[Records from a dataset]
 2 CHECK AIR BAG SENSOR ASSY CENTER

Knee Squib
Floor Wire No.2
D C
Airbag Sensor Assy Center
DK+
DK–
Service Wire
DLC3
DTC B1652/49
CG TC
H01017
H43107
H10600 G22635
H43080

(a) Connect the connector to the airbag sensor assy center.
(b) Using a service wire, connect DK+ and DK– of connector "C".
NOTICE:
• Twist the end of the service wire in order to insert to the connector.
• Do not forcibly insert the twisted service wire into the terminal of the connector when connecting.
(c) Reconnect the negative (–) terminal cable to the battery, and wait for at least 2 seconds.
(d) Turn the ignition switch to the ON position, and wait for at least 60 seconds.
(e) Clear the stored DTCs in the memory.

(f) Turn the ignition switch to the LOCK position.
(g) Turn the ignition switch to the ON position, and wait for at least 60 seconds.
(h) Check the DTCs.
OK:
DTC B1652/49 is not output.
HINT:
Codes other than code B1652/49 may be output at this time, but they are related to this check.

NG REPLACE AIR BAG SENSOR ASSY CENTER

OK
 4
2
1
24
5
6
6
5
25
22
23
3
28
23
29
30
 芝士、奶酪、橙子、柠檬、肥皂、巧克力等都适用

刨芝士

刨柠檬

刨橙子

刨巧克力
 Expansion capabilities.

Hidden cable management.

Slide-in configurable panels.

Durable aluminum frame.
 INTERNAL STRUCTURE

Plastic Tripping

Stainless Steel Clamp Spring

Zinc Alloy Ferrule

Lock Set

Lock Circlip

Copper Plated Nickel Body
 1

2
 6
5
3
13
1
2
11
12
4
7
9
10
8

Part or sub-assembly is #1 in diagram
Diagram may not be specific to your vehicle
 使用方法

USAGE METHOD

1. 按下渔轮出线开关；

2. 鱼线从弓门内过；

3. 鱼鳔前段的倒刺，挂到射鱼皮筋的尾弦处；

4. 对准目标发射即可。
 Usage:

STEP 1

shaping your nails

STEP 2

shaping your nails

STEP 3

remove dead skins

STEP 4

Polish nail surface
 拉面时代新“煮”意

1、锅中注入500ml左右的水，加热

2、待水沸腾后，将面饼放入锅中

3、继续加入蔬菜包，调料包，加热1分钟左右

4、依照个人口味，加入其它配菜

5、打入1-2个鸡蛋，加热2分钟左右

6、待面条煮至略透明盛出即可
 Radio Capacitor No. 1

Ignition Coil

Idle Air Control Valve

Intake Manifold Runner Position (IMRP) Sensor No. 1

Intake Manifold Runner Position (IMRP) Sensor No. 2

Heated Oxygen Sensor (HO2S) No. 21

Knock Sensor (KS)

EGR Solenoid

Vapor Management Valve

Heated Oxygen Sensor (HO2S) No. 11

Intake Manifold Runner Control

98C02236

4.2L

# Task:
Provide solely the number of lines in the data that include the word "output".

# Solution for this problem:
2